Sorun, sadece Candan Erçetin de değil..

Eyüp Sultan Camii’nde Yasin okuyan Ekrem Bey..

30 Ağustos’u Üsküdar Meydanı’nda kutlama çağrısı yaparken, hazırlattığı afişe baktım.

“Golden Horn Brass” ifadesini görünce, şaştım kaldım..

Türkiye’desiniz..

Türkçe konuşulan bir ülkedesiniz..

97 yıl önce, işgal altındaki İstanbul’un kurtuluşu için, bir zafer kazanmışsınız.. O zaferi kutlamak için halkla buluşuyorsunuz..

Siz de..

O İstanbul’un belediye başkanı seçilmişsiniz.

Ve düzenlediğniiz etkinlikte, Golden Horn Brass diye bir ifadeyi, afişinize koymuşsunuz..

Sonra bir de utanmadan, sıkılmadan, “İngiliz gemilerini Boğaz’da gördüğünde, Atatürk, ‘Geldikleri gibi giderler’ demişti” hatırlatması yapıyorsunuz..

Ben de soruyorum size:

“İngilizler gitmişler mi?”

Behey ahmak, zafer gününü bile, İngilizce isimler eşliğinde, Fransızca şarkılar söylemesi ile ünlü şarkıcılarla kutluyor iken..

Mustafa Kemal’in “Geldikleri gibi giderler” sözü, gerçekleşmiş mi oluyor?

Adamlar, gelmişler, gitmemişler işte..

Türkiye’de kurulan müzik toplulukları bile..

İngilizce isim alarak, sahneye çıkıyorlar..

Türkçe değil, Fransızca şarkı söylemeyi tercih ediyorlar..

Sen de kalkmışsın..

Bu rezilliği, zafer günü olarak kutlanılan bir günde, sahneye taşıyorsun.

Hem de belediyenin parası ile..

Kamunun parası ile..

“İsraf yapmayacağım” edebiyatı ile!

Bu tavır, bir ahmaklık değilse, ihanettir..

İstediğinizi seçin.

İstediğinizi alın..

İster ahmaklık..

İsterseniz ihanet..

Zaman zaman söyleriz, hemen küfürler eşliğinde saldırırlar..

“İngiliz işgali sürse idi, bugünden farklı ne olurdu” diye..

Laga luga yapmaya gerek yok..

İngiliz işgali, 1920’lerde sona ermeyen ülkelere bakalım..

Halkı İngilizce konuşuyor..

Kıyafetleri İngiliz (Batı) kıyafeti gibi.. Yani bizim de büründüğümüz kıyafet..

Kanunları, Batı kanunları..

Medeni Kanunu ile.. Ceza Kanunu ile.. Usûl kanunları ile..

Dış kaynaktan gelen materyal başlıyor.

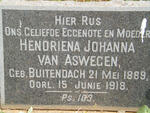 ASWEGEN Hendriena Johanna, van nee BUITENDACH 1889-1918
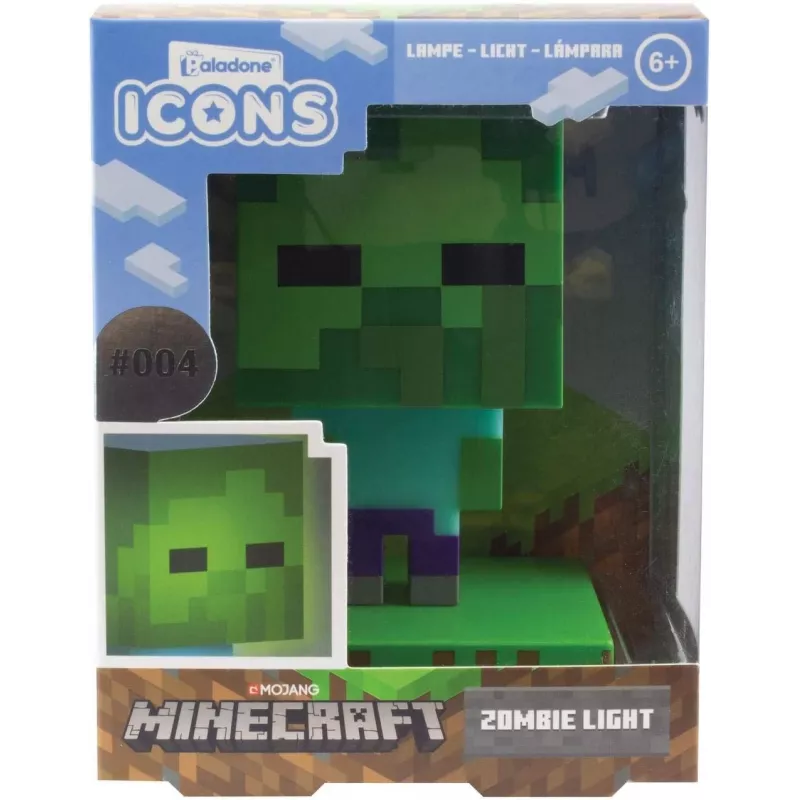 Galda lampa Paladone Light Minecraft Zombie PP6592MCFV4 LED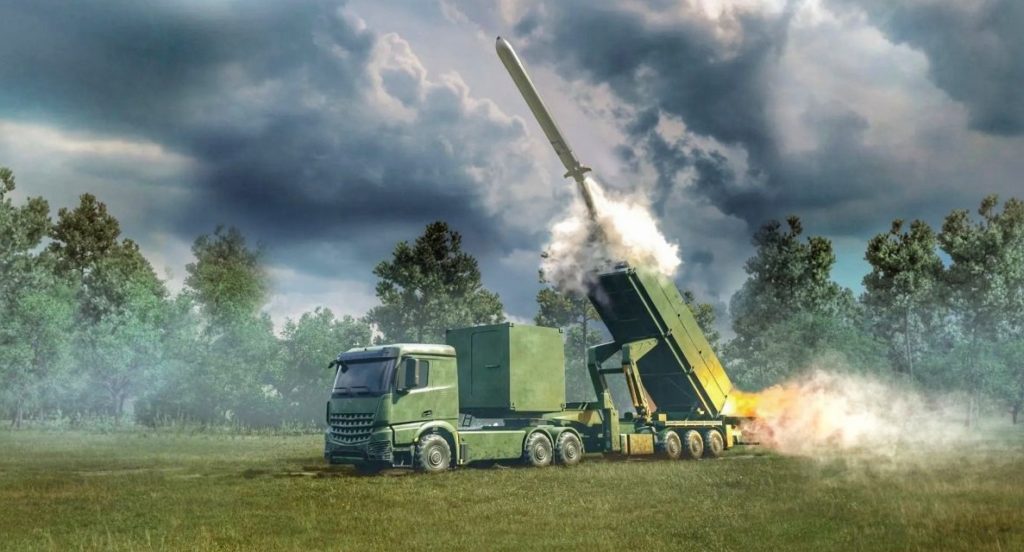 Пуск крылатой ракеты LCM Mk II.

Yani, bizim de ithal ettiğimiz kanunlar..

O zaman..

“30 Ağustos 1922’yi kutluyoruz” derken, neyi kastediyorsunuz?

Fransızca şarkı söylemeyi maharet sayanları sahneye çıkartarak, neyi kutlamış oluyorsunuz?

“Geldikleri gibi giderler” sözünü sarfeden Atatürk’ü hatırlatarak, ama tam aksi görüntülerle, kimi aldatıyorsunuz?